Task objective: Pick out each line in the records below that contains the word "results" and copy those lines in full.

:::::

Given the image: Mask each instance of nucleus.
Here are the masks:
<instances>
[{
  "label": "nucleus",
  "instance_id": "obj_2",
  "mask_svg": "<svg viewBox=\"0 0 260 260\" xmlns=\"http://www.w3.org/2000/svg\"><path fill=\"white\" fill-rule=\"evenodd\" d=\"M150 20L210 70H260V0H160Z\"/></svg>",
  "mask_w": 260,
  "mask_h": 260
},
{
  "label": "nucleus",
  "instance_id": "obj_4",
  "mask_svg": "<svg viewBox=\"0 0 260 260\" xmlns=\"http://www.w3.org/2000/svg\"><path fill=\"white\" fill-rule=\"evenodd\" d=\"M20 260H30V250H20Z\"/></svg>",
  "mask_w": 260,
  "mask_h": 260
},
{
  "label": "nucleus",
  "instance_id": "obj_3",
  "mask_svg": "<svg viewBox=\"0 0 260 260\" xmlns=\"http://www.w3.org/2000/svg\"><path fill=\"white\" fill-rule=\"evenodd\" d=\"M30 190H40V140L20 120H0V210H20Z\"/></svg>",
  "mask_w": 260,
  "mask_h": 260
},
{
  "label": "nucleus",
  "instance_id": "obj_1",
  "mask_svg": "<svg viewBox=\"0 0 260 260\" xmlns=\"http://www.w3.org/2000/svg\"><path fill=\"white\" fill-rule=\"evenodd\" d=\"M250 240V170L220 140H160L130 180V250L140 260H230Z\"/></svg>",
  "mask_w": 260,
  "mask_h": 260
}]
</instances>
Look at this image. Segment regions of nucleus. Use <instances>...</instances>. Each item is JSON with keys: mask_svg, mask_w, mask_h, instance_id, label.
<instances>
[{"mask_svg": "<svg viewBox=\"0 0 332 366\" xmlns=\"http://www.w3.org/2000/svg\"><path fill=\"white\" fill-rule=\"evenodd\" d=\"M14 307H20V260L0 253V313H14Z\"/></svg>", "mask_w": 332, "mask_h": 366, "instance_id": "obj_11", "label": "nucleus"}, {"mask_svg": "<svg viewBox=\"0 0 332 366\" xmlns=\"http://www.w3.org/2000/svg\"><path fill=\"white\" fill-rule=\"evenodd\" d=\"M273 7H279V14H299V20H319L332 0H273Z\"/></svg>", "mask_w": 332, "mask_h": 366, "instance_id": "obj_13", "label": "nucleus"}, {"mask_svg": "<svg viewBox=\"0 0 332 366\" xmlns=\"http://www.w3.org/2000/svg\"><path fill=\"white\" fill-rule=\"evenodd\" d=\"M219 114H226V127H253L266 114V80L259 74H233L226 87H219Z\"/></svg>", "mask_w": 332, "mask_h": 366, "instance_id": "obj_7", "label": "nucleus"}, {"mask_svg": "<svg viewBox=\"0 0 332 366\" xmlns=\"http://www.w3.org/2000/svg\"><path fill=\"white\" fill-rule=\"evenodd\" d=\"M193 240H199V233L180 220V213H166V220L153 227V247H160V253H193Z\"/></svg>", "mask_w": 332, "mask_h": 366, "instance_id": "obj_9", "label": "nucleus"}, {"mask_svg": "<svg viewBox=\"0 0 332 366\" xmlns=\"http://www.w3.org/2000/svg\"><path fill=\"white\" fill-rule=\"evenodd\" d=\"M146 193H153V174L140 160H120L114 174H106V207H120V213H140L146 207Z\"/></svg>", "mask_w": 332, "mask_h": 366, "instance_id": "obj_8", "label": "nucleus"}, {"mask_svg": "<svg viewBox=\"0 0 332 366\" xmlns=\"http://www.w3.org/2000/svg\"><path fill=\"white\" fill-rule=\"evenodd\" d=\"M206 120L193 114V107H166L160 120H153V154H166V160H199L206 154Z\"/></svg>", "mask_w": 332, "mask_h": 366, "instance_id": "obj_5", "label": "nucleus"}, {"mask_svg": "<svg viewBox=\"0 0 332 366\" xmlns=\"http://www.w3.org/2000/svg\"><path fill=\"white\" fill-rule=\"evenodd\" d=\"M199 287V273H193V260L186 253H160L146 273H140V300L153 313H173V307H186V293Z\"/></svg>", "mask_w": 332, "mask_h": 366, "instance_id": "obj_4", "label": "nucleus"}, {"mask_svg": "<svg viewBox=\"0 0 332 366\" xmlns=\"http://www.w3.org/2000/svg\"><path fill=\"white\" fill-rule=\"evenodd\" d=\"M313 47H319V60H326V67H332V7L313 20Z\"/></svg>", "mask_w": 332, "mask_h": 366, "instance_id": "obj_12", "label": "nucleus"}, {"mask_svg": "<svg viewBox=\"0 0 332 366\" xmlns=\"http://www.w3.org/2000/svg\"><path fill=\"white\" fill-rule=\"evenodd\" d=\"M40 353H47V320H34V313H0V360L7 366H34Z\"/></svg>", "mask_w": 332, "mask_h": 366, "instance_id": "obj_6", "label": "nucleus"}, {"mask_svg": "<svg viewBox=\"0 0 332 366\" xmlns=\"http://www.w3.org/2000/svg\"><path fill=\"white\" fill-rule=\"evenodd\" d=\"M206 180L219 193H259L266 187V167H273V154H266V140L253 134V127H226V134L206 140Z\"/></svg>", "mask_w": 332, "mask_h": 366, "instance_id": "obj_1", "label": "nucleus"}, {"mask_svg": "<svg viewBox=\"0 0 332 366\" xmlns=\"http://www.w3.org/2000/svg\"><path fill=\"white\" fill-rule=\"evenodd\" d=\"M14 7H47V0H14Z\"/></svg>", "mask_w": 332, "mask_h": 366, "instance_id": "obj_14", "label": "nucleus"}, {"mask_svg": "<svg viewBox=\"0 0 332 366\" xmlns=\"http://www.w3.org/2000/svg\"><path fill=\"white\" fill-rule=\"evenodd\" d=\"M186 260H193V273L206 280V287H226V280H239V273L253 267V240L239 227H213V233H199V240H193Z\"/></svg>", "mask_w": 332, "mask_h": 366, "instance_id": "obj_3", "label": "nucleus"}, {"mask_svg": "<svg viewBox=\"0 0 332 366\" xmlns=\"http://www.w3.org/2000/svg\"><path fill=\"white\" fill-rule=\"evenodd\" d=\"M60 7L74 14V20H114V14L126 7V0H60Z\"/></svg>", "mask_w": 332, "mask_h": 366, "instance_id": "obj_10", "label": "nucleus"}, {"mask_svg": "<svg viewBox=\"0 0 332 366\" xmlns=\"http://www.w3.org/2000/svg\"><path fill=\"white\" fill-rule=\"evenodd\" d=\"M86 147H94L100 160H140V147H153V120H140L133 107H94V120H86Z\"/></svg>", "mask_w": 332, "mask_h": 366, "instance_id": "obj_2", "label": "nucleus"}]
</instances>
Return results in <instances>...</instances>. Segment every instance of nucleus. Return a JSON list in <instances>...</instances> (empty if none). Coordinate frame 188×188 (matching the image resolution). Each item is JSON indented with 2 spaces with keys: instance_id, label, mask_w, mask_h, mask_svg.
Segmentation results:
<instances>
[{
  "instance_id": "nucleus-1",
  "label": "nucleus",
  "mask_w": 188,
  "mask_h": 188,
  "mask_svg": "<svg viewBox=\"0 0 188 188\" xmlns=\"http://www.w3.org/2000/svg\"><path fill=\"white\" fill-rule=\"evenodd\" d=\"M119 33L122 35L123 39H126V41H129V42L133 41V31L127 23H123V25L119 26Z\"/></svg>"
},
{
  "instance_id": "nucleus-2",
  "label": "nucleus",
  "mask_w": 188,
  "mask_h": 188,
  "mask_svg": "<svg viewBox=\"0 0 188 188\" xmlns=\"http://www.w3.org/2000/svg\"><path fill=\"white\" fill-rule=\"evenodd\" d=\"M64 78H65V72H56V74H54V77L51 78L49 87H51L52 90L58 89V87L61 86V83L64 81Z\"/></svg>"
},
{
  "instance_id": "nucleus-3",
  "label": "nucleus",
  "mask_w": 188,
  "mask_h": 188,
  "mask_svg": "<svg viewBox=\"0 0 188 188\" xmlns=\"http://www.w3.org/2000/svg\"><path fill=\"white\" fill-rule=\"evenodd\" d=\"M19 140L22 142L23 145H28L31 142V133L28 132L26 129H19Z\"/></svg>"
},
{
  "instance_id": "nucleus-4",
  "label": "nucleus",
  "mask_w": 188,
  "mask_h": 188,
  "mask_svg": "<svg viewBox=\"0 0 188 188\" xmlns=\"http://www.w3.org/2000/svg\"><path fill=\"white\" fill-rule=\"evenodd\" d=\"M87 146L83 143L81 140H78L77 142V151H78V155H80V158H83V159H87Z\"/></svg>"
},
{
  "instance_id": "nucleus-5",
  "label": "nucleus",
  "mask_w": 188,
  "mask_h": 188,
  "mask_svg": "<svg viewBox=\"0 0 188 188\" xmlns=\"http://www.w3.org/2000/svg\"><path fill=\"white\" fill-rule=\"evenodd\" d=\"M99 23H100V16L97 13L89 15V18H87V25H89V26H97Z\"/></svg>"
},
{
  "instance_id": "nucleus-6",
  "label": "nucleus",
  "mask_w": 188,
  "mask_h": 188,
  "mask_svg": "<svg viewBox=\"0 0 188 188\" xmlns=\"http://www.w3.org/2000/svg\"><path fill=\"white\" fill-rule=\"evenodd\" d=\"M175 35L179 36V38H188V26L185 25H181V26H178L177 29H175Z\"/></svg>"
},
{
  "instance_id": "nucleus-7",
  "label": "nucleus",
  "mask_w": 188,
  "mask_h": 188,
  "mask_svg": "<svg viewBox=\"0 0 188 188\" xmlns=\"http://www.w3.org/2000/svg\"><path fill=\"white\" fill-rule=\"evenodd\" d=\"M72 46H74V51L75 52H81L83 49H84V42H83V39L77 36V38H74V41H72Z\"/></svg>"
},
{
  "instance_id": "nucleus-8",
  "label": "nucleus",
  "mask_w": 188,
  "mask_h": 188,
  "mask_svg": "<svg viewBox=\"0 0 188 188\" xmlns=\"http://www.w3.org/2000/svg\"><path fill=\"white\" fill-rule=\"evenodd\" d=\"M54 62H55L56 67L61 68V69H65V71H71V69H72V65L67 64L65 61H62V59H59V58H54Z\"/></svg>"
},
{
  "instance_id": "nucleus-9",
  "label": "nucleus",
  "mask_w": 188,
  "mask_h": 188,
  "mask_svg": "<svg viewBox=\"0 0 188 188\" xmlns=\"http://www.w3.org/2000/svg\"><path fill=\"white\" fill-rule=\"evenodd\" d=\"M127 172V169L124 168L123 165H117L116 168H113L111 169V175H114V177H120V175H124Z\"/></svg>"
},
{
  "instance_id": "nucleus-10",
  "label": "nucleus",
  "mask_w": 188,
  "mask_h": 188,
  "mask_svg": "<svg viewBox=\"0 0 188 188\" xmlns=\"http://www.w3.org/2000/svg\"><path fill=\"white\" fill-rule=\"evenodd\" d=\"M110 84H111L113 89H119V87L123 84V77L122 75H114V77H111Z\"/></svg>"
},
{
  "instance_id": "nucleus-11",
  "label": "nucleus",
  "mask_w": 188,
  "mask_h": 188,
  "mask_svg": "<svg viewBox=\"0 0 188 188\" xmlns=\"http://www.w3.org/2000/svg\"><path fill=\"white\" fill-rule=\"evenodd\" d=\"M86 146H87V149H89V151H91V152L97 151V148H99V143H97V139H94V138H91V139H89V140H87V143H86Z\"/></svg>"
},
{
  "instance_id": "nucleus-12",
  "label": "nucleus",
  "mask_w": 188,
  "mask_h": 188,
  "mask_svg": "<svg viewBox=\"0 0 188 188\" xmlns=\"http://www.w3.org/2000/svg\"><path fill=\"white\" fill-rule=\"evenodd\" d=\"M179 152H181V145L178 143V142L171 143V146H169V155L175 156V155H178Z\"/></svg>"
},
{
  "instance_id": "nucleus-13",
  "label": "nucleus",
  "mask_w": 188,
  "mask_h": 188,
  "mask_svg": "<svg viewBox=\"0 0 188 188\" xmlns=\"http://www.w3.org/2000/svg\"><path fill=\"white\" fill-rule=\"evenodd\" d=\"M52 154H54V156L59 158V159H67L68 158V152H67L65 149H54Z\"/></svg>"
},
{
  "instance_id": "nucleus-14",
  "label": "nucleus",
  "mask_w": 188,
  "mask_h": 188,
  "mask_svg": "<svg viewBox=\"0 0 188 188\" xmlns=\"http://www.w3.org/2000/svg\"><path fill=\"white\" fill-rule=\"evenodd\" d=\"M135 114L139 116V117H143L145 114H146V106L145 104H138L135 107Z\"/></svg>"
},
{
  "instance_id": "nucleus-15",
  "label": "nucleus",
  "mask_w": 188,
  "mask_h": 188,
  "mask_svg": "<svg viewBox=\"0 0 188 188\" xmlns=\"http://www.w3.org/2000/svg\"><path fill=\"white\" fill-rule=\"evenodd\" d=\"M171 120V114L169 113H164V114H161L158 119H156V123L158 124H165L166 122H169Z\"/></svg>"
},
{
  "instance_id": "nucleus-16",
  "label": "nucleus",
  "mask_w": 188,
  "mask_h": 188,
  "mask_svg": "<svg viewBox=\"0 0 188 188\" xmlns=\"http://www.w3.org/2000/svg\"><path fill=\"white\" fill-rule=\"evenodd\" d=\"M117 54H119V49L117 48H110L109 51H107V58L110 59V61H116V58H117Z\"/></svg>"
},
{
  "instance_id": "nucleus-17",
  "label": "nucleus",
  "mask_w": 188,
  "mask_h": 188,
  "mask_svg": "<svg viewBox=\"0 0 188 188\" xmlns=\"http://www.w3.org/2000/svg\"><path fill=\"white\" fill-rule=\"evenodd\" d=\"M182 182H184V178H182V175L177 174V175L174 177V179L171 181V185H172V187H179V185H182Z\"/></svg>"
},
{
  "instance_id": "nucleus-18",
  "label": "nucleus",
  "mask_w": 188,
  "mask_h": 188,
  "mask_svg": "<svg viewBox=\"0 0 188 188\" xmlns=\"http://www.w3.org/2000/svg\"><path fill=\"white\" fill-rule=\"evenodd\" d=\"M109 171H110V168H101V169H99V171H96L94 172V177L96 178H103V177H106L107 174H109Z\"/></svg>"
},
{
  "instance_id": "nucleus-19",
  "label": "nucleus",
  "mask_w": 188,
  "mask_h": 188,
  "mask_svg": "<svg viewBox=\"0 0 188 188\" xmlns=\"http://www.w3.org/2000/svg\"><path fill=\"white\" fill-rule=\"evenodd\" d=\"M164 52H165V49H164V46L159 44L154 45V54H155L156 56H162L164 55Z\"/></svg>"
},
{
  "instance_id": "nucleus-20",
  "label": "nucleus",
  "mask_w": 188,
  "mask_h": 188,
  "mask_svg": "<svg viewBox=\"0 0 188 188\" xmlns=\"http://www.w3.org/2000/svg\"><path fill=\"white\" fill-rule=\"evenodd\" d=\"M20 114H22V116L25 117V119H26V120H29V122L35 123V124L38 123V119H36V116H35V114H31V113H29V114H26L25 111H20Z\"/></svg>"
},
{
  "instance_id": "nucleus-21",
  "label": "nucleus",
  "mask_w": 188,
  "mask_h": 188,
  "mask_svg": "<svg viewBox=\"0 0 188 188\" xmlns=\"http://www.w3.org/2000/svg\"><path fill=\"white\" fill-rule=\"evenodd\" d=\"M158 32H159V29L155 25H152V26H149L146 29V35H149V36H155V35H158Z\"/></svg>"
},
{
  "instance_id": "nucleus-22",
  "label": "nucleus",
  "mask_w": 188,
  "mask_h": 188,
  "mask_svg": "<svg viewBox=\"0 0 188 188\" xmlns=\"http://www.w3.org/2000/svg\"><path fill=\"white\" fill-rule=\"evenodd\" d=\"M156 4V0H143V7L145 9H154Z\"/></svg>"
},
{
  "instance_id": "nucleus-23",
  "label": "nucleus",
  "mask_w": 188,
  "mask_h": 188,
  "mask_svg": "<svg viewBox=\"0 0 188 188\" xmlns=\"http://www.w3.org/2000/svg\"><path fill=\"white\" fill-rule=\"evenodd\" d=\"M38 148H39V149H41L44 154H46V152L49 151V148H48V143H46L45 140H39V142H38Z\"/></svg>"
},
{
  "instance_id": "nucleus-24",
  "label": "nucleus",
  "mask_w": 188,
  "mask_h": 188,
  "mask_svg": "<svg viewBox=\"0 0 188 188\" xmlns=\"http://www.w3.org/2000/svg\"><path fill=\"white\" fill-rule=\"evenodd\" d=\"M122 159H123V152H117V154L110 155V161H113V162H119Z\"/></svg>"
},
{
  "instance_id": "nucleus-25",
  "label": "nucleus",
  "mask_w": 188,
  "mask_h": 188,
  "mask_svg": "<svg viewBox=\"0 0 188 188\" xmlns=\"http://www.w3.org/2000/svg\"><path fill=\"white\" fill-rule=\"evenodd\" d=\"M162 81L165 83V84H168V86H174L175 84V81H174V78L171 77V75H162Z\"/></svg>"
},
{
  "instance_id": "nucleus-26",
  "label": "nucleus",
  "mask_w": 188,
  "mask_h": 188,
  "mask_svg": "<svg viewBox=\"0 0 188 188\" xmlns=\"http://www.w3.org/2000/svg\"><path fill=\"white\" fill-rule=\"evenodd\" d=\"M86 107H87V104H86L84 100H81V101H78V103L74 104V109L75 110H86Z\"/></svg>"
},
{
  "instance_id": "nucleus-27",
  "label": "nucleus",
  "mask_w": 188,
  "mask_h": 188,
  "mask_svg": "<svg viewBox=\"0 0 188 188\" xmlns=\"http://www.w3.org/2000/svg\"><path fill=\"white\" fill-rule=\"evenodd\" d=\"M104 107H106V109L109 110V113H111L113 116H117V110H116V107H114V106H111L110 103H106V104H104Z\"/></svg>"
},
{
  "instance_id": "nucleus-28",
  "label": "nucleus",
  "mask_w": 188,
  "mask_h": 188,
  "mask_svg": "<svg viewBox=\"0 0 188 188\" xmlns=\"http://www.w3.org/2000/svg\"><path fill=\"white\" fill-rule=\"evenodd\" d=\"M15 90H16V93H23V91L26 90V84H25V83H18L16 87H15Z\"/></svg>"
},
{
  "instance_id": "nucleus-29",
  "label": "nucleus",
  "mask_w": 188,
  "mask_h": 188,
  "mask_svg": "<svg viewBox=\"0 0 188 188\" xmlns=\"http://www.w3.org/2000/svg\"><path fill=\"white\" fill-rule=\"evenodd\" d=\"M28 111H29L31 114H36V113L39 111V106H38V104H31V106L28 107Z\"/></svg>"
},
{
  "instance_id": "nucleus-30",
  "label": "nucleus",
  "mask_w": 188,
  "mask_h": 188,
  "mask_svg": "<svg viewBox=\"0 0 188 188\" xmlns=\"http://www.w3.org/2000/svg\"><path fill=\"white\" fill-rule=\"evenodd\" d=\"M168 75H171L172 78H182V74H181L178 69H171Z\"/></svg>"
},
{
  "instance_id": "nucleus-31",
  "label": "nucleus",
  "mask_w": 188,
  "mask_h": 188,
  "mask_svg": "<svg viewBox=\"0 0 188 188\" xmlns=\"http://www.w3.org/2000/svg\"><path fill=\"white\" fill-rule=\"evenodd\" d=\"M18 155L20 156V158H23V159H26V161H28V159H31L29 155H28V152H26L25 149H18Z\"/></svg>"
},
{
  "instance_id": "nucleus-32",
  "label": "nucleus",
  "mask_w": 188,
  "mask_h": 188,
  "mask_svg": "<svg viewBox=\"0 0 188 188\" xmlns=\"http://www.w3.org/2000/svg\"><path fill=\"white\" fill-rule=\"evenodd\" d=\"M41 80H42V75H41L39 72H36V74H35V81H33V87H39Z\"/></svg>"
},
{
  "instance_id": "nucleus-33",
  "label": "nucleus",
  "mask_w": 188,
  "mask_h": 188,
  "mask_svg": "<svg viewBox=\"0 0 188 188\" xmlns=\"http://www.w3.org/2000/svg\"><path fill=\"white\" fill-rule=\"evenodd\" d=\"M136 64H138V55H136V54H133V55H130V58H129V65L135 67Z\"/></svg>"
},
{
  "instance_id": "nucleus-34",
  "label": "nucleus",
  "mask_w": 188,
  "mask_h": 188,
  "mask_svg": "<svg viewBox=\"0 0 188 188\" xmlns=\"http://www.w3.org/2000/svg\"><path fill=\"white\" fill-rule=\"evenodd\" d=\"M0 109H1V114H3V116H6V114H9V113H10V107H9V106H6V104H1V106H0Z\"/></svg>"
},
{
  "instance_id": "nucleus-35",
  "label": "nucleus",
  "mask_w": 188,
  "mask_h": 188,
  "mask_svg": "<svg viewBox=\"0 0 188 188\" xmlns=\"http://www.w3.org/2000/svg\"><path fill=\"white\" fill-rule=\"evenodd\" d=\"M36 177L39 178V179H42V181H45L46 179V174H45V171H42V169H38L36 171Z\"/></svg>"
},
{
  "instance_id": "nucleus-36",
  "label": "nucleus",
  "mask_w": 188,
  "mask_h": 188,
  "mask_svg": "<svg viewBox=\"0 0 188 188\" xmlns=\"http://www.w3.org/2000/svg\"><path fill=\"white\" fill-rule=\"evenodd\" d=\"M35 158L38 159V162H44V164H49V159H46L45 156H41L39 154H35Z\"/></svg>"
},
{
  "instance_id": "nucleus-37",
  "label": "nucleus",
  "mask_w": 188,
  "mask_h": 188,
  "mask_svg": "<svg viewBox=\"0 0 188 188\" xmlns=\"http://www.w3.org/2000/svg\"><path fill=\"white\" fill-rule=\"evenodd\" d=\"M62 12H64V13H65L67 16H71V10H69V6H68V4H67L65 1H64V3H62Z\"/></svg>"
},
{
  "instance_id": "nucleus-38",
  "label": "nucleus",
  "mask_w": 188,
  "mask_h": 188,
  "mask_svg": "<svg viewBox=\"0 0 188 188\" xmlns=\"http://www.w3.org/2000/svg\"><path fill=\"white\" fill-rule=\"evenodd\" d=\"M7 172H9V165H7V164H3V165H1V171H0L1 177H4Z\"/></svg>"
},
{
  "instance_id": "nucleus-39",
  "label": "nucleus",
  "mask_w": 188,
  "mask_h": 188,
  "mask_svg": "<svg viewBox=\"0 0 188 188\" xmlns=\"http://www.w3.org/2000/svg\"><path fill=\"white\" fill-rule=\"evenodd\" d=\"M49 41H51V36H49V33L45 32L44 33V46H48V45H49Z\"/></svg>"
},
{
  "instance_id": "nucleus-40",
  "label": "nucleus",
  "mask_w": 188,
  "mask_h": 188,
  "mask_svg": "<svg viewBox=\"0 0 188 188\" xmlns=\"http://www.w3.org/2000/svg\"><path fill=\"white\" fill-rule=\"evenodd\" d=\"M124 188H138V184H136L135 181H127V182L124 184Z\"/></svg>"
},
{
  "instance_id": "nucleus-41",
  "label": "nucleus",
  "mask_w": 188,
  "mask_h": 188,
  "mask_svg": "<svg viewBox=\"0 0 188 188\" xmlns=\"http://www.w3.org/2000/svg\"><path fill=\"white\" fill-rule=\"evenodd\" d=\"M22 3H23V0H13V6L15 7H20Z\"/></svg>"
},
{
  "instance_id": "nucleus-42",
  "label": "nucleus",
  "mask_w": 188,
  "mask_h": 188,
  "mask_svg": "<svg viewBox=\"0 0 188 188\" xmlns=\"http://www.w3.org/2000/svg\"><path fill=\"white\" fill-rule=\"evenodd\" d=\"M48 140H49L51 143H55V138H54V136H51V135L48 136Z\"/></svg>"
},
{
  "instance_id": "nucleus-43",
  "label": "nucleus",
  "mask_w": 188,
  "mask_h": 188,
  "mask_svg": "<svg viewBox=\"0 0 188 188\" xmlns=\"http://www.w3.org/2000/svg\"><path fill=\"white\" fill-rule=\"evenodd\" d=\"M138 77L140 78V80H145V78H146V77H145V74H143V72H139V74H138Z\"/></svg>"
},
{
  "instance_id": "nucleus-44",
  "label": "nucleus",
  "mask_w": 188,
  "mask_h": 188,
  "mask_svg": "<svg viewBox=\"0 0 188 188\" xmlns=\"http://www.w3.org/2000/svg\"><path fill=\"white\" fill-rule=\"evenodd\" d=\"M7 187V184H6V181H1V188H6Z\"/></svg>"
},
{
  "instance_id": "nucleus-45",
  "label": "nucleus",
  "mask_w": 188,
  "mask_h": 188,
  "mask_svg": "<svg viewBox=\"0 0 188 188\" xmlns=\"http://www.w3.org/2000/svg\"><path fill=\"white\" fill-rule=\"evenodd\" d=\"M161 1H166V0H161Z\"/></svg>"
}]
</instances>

:::::

Answer for the task:
Return results in <instances>...</instances>. Segment every instance of nucleus. Return a JSON list in <instances>...</instances> (empty if none). Coordinate frame 188×188 (matching the image resolution). Each item is JSON indented with 2 spaces with keys: instance_id, label, mask_w, mask_h, mask_svg.
Segmentation results:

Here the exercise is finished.